In the months leading up to the school budget vote, our Board of Education receives many questions regarding the difference between the tax levy cap and tax rate. Therefore, we have worked with the Monroe County School Board Association to develop a question and answer guide to share with our school communities. We hope the following information helps build understanding of this complex issue.  

Q. What is the tax levy cap?

A. The tax levy cap was legislated in 2011 and became effective in 2012. The legislation placed a cap on the growth of school property taxes at 2% or the Consumer Price Index (CPI), whichever is less. NYS uses the CPI-U program which produces monthly data on changes in the prices paid by urban consumers for a representative basket of goods and services.

Since the tax cap has been in place, the CPI-U for schools has been:

2012: 2.07%

2013: 3.16%

2014: 1.46%

2015: 1.62%

2016: 0.12%

2017: 1.26%

What that means for schools is that for the school years 2012 and 2013, the tax cap was a flat 2%. From 2014 to now, the CPI-U percentage was used because it was less.

Q. How is the tax levy cap determined?

A. The tax levy cap is determined by a complex 8-step formula. Each school district is assigned a tax base “growth factor” each year by the state, and once the CPI is determined each January, two of the major pieces of the formula are then ready for districts to calculate. The other pieces of the formula have to do with “payments in lieu of taxes” (PILOT agreements) and exclusions. From that formula, districts are able to derive their “tax levy limit.”

Q. Why isn’t the tax levy cap really 2%?

A. The tax cap legislation was seen as a huge legislative win for both the Senate and the Governor who were seeking to rein in property taxes that they believed were strangling the state and making residents flee.
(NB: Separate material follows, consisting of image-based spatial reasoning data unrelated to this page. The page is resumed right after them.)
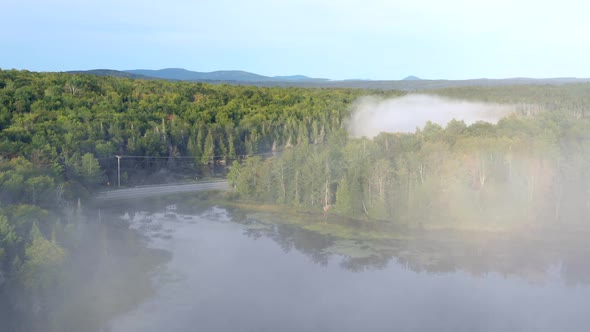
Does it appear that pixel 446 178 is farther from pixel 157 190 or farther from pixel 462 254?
pixel 157 190

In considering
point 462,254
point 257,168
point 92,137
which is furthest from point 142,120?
point 462,254

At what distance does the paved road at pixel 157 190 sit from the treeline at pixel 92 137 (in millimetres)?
1051

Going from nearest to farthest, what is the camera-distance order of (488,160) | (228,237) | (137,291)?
(137,291)
(228,237)
(488,160)

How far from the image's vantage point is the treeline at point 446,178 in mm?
24719

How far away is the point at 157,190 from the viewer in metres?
32.4

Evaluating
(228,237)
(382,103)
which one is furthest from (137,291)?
(382,103)

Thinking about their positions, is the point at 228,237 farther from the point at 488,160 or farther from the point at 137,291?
the point at 488,160

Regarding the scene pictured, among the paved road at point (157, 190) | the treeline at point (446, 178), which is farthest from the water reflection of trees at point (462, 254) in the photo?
the paved road at point (157, 190)

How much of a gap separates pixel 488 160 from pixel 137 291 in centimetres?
1595

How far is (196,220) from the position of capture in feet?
87.0

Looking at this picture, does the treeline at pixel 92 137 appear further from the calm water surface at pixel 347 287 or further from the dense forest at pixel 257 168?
the calm water surface at pixel 347 287

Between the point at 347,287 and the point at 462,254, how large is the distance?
544 cm

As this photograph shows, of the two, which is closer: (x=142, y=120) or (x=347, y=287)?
(x=347, y=287)

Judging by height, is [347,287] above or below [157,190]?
below
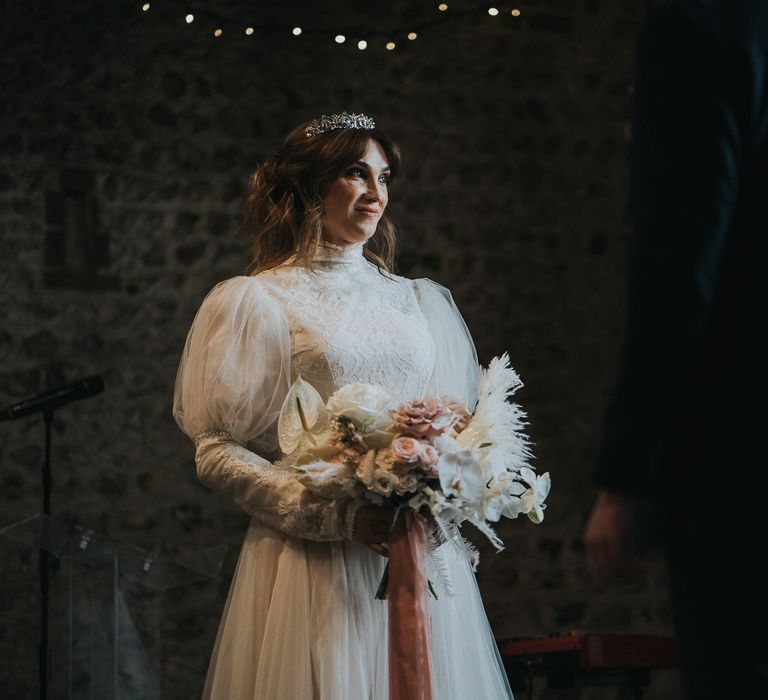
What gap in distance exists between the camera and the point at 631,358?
4.38 feet

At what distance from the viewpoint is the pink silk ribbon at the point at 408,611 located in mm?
2496

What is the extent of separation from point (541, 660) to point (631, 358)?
3237mm

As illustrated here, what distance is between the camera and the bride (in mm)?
2664

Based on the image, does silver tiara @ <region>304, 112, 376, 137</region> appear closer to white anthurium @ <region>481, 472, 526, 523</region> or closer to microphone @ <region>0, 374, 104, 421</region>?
white anthurium @ <region>481, 472, 526, 523</region>

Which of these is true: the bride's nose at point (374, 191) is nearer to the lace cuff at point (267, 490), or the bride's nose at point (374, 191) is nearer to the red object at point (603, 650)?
the lace cuff at point (267, 490)

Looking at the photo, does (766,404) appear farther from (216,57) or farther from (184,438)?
(216,57)

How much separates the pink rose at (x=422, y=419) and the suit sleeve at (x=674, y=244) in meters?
1.13

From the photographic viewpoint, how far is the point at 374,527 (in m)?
2.61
The media blitzes regarding the legislation presented the simple message that property taxes would be capped at 2%. However, the formula itself and the impact of the CPI rarely results in a 2% levy limit and creates mixed messages to the community that school districts must then clarify. Tax levy limits can be above 2%, below 2% or even below zero (negative tax levy cap).

Q. How is the tax levy limit different than the tax rate?

A. The tax levy limit is the total amount of property tax dollars that a school district can ask for from the taxpayers for the expenditure budget that they vote on each May. Combined with state aid and other revenues, this makes up the total revenues for a school district budget.

The tax rate is the amount of money/per thousand dollars that a homeowner would pay in school taxes based on the assessment of their home. For many tax payers, the rate is more significant to them than the tax levy limit.